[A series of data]
— Start —
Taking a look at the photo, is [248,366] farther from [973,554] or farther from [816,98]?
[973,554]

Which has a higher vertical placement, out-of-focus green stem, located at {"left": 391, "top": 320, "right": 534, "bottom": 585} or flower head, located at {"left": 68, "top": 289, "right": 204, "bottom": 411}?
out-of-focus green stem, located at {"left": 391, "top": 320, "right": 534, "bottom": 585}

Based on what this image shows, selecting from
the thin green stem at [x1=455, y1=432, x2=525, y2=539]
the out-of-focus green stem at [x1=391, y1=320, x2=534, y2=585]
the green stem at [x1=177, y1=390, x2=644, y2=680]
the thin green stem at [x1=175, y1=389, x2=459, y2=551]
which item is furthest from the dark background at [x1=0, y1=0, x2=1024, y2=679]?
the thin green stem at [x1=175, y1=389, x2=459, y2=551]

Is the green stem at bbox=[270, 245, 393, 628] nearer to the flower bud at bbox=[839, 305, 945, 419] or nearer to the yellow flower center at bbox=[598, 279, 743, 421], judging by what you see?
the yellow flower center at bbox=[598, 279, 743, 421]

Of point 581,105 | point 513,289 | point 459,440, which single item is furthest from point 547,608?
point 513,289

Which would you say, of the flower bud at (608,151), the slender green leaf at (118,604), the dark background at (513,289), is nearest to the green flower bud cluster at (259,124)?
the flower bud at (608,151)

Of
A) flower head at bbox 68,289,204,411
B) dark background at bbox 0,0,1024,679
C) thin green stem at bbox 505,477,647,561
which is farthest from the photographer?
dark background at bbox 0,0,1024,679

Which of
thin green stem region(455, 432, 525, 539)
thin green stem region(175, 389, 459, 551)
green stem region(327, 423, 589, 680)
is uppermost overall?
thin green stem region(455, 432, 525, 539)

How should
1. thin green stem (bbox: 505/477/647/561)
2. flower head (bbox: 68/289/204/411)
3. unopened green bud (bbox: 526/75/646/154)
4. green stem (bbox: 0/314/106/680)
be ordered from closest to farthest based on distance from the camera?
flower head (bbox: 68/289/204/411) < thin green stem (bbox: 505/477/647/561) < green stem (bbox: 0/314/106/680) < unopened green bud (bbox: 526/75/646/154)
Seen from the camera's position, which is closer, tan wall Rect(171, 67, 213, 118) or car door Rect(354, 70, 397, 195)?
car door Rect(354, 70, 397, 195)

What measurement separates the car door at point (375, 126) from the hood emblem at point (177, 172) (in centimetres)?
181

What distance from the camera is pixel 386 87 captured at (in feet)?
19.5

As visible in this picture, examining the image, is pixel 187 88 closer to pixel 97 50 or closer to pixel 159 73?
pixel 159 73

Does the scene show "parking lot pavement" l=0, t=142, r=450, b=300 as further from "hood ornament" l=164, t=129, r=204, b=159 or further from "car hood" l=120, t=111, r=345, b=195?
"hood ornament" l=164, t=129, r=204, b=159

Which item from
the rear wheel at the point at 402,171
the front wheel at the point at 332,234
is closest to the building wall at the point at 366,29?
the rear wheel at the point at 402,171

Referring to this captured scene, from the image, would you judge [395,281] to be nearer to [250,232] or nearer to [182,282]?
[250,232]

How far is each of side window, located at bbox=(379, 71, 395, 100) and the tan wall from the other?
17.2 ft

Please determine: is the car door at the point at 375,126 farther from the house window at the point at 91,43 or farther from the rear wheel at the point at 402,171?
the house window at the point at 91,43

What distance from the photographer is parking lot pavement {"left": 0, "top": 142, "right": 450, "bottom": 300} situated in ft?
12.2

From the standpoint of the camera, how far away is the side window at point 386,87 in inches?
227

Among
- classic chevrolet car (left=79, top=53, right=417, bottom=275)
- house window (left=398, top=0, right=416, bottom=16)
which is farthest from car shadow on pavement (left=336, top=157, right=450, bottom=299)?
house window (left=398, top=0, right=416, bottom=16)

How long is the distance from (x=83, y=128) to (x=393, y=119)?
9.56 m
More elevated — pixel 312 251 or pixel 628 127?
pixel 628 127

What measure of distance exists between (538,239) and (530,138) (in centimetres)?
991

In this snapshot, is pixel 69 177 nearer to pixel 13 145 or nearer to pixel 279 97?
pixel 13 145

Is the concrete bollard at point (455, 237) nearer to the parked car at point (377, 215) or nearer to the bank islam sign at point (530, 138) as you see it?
— End —
Set task
Starting at the line containing "Referring to this" and ending at the end of the data, rewrite those lines with "pavement" renamed to "asphalt". Leave everything else as it is.

Task result
Referring to this captured scene, from the image, would you judge [395,281] to be nearer to [250,232] or nearer to [182,282]?
[250,232]

How far is each of side window, located at bbox=(379, 71, 395, 100) and the tan wall from the other?
17.2 ft

Please determine: is the car door at the point at 375,126 farther from the house window at the point at 91,43 or farther from the rear wheel at the point at 402,171?
the house window at the point at 91,43

What distance from the photographer is parking lot asphalt {"left": 0, "top": 142, "right": 450, "bottom": 300} situated in ft?
12.2

From the standpoint of the camera, how far away is the side window at point 386,87 in inches?
227

Among
- classic chevrolet car (left=79, top=53, right=417, bottom=275)
- house window (left=398, top=0, right=416, bottom=16)
which is farthest from car shadow on asphalt (left=336, top=157, right=450, bottom=299)?
house window (left=398, top=0, right=416, bottom=16)

How long is the distance from (x=83, y=128) to (x=393, y=119)?
9.56 m
More elevated — pixel 312 251 or pixel 628 127?
pixel 628 127

What measure of distance exists between (538,239) and (530,138) (in centimetres)?
991

In this snapshot, is pixel 69 177 nearer to pixel 13 145 or nearer to pixel 279 97?
pixel 13 145

Is the concrete bollard at point (455, 237) nearer to the parked car at point (377, 215) or nearer to the bank islam sign at point (530, 138) as you see it?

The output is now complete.